[Opening Material for the task section]

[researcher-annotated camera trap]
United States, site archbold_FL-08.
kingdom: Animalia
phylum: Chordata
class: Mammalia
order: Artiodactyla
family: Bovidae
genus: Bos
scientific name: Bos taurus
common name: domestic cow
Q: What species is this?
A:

[Closing Material for the task section]

About this task:
All of the data shown above must be copied exactly.

Final answer:
[researcher-annotated camera trap]
United States, site archbold_FL-08.
kingdom: Animalia
phylum: Chordata
class: Mammalia
order: Artiodactyla
family: Bovidae
genus: Bos
scientific name: Bos taurus
common name: domestic cow
Q: What species is this?
A:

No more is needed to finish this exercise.